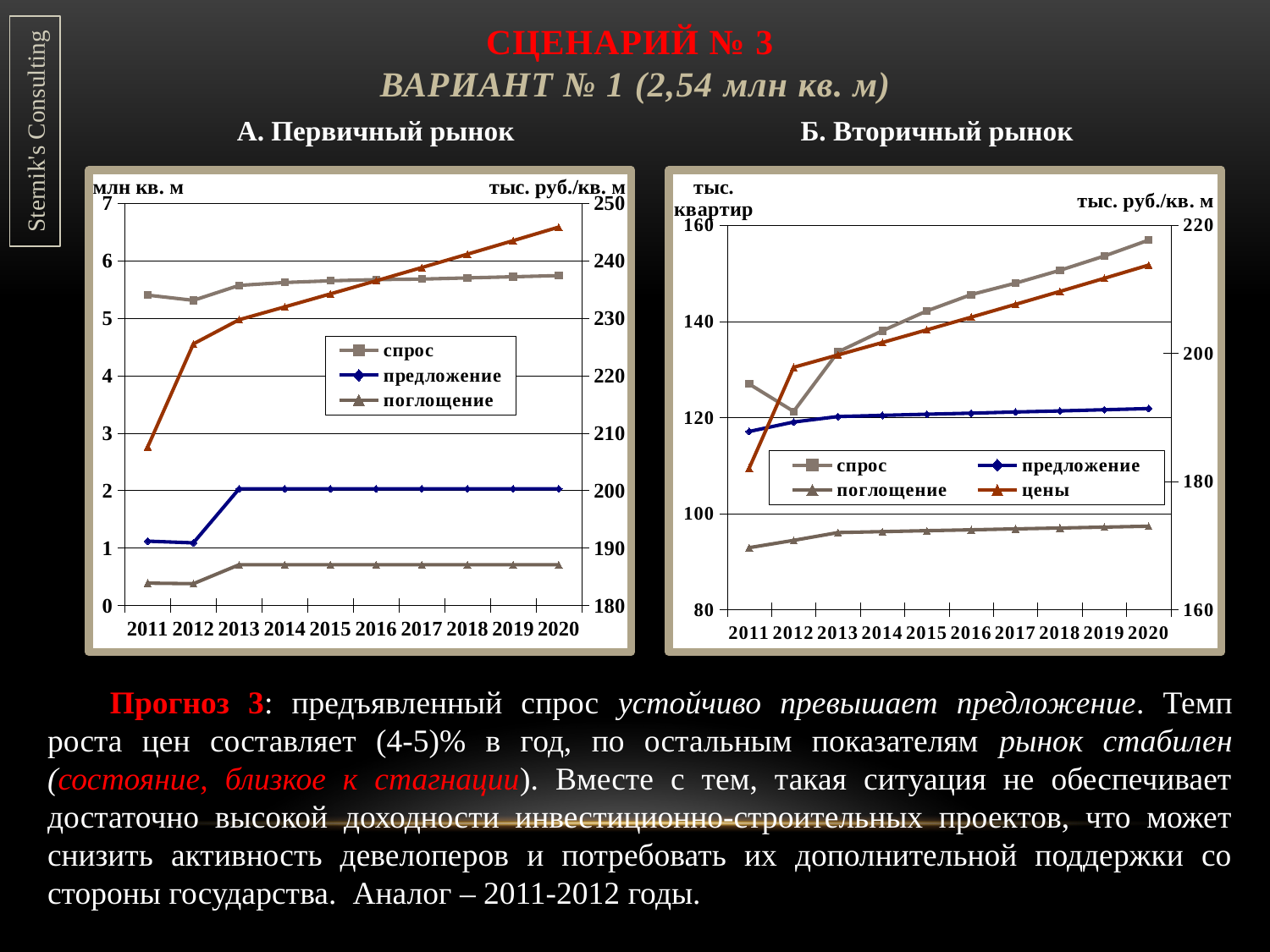
In the 'А. Первичный рынок' chart, which series has the lowest value in 2020? поглощение What kind of chart is shown under 'А. Первичный рынок'? line chart In the 'А. Первичный рынок' chart, how many years are shown on the x axis? 10 In the 'А. Первичный рынок' chart, is the value for поглощение in 2020 greater or less than 1? less In the 'А. Первичный рынок' chart, is the value for спрос in 2011 greater or less than 5? greater In the 'Б. Вторичный рынок' chart, is the value for поглощение in 2015 greater or less than 100? less In the 'Б. Вторичный рынок' chart, which is larger in 2018: спрос or предложение? спрос How many series does the legend of the 'А. Первичный рынок' chart list? 3 How many series does the legend of the 'Б. Вторичный рынок' chart list? 4 What is the title of the left chart on the slide? А. Первичный рынок In the 'Б. Вторичный рынок' chart, does the цены line rise or fall from 2011 to 2020? rises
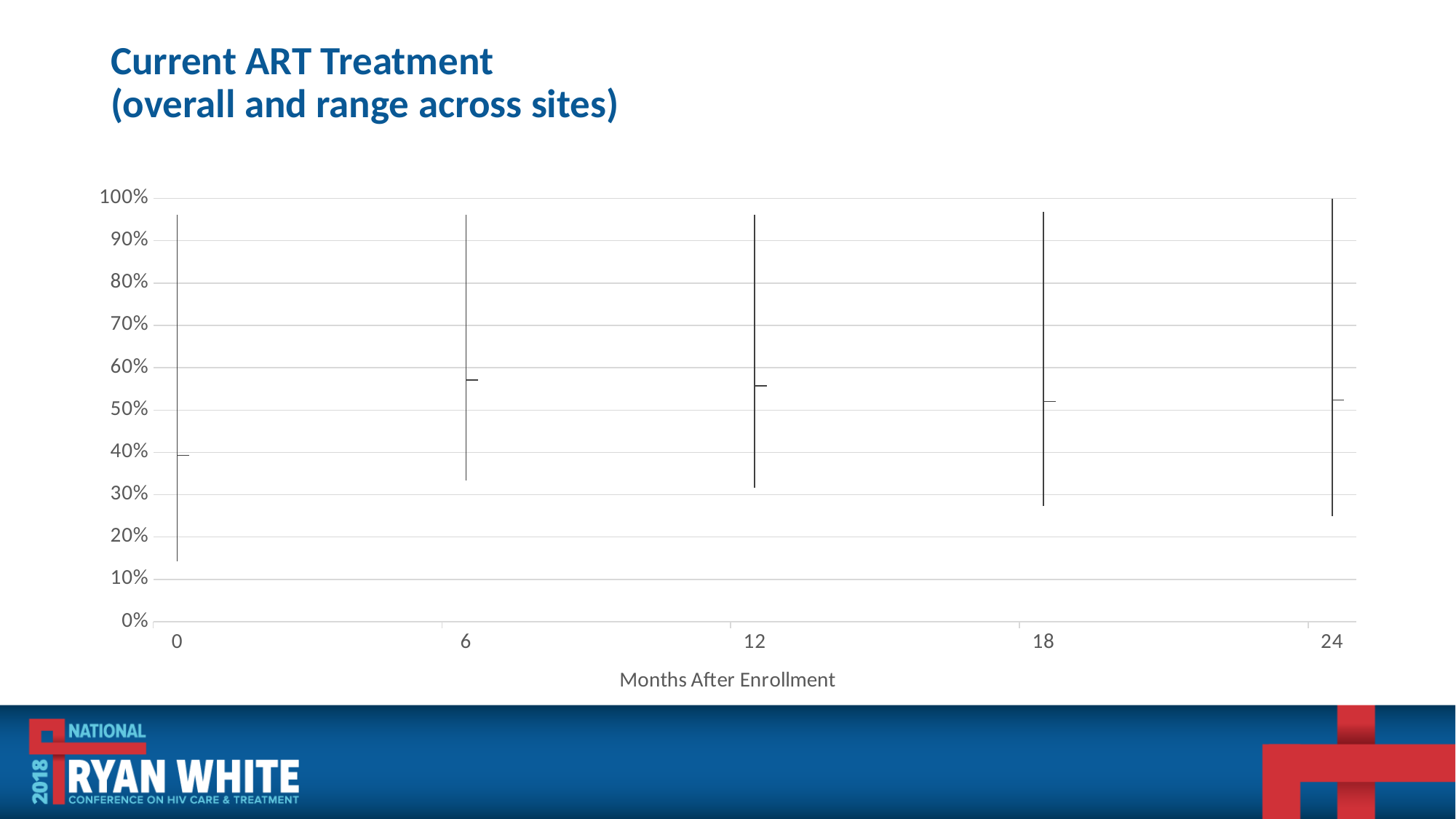
Is the lower end of the range at 0 months greater or less than 20%? less Is the overall value at 0 months greater or less than 50%? less Does the overall value rise or fall from 0 months to 6 months? rise What is the label of the x axis? Months After Enrollment At which time point is the lower end of the range across sites lowest? 0 months What is the title of the chart? Current ART Treatment (overall and range across sites) Is the overall value at 24 months greater or less than 60%? less At which time point is the overall value lowest? 0 months How many time points are plotted along the x axis? 5 Which is larger, the overall value at 0 months or at 6 months? 6 months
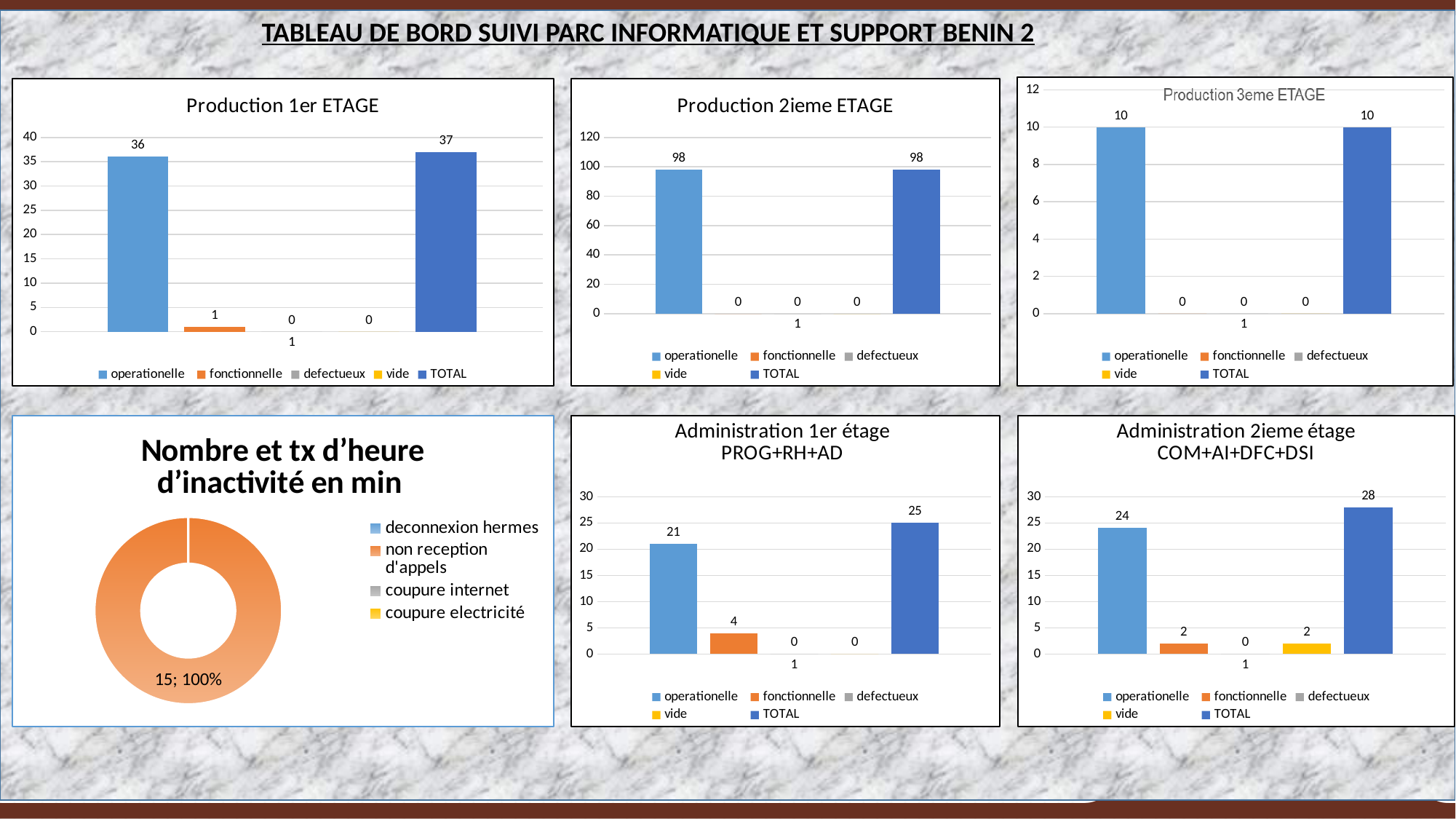
How many series does the legend of the 'Production 2ieme ETAGE' chart list? 5 In the 'Administration 2ieme étage COM+AI+DFC+DSI' chart, what is the difference between TOTAL and operationelle? 4 In the 'Production 2ieme ETAGE' chart, what is the value for operationelle? 98 In the 'Administration 1er étage PROG+RH+AD' chart, which series has the highest value? TOTAL In the 'Administration 1er étage PROG+RH+AD' chart, what is the value for fonctionnelle? 4 In the 'Production 1er ETAGE' chart, what is the value for TOTAL? 37 In the 'Administration 2ieme étage COM+AI+DFC+DSI' chart, what is the value for vide? 2 In the 'Nombre et tx d'heure d'inactivité en min' chart, what share of the total does the single slice represent? 100% In the 'Production 3eme ETAGE' chart, what is the value for TOTAL? 10 What kind of chart is 'Nombre et tx d'heure d'inactivité en min'? Doughnut chart In the 'Production 1er ETAGE' chart, which is larger, operationelle or fonctionnelle? operationelle In the 'Production 1er ETAGE' chart, what is the value for operationelle? 36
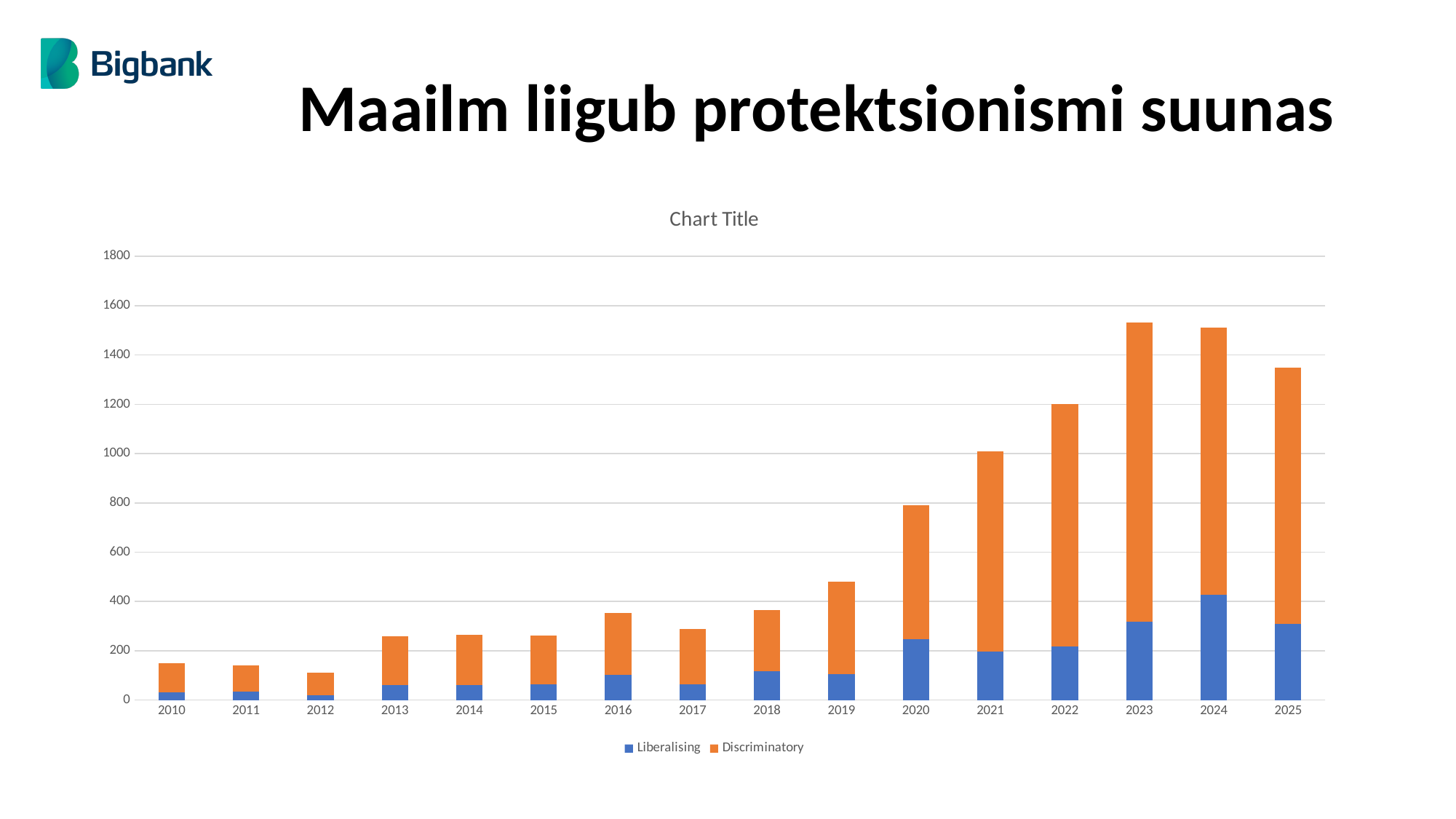
Which year has the highest Liberalising value in the chart? 2024 Is the total bar for 2025 greater or less than 1200? greater Which year has the lowest total bar in the chart? 2012 Which year has the larger total bar, 2021 or 2019? 2021 How many years are shown on the x axis of the chart? 16 Is the total bar for 2019 greater or less than 600? less Which series is shown in orange in the chart? Discriminatory Is the total bar for 2010 greater or less than 200? less What kind of chart is shown on the slide? Stacked bar chart Do the total bars generally rise or fall from 2010 to 2023? rise How many series does the chart legend list? 2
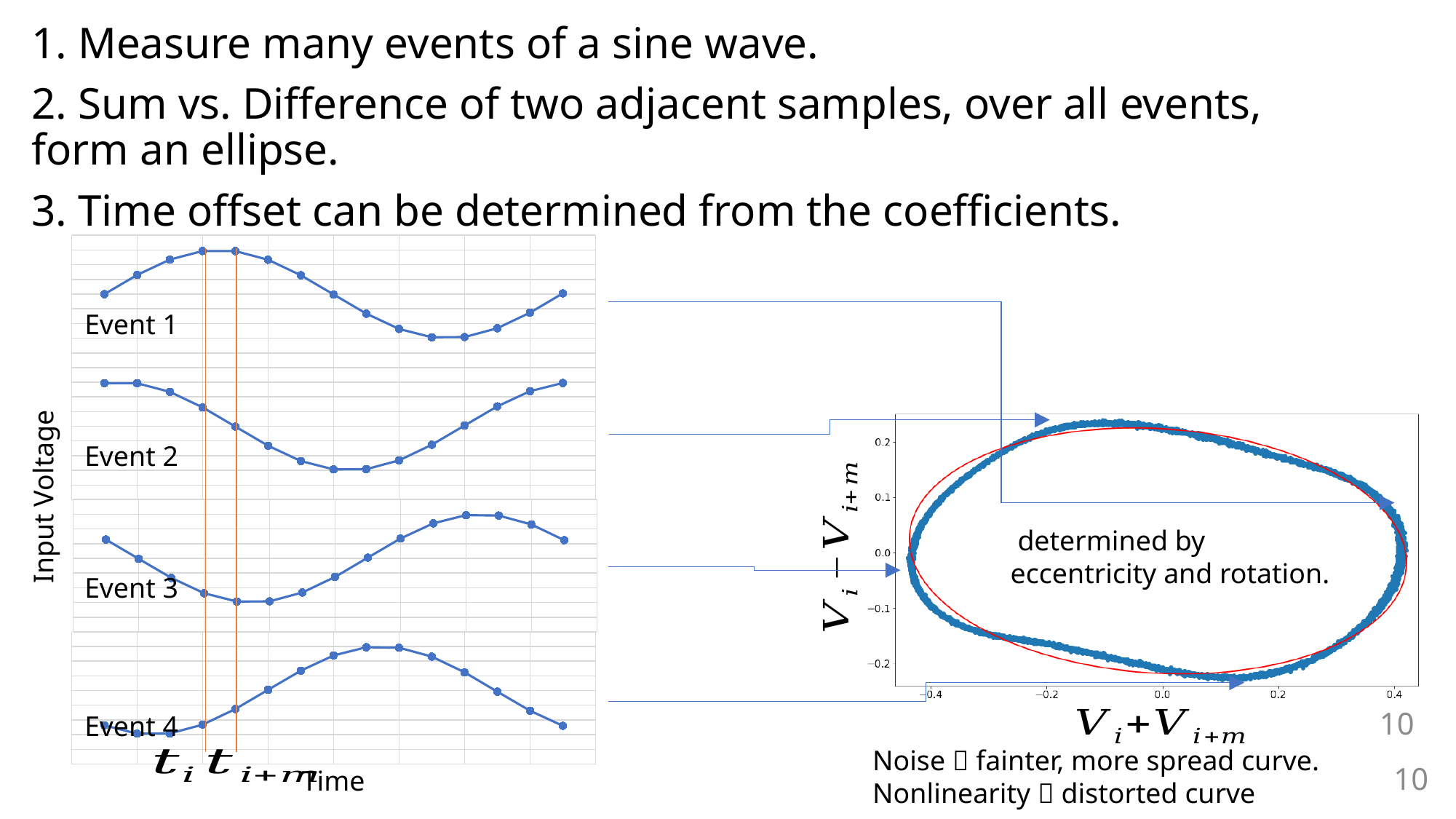
On the right chart, is the largest x-axis tick value greater or less than 0.2? greater On the left chart, how many events are plotted? 4 On the right chart, is the highest y-axis tick value greater or less than 0.1? greater On the right chart, what is the x-axis label? V_i + V_{i+m} On the left chart, does the Event 1 curve rise or fall between t_i and the point where it reaches its lowest value? fall On the left chart, does the Event 4 curve rise or fall immediately after t_{i+m}? rise On the left chart, which event reaches its maximum value at the time marked t_i? Event 1 On the left chart, what is the y-axis label? Input Voltage What kind of chart is the left chart showing Event 1 to Event 4? line chart What kind of chart is the right chart with the ellipse? scatter plot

━━━━━━━━━━

How many of the lines above contain the string "years"? Reply with the number alone.

2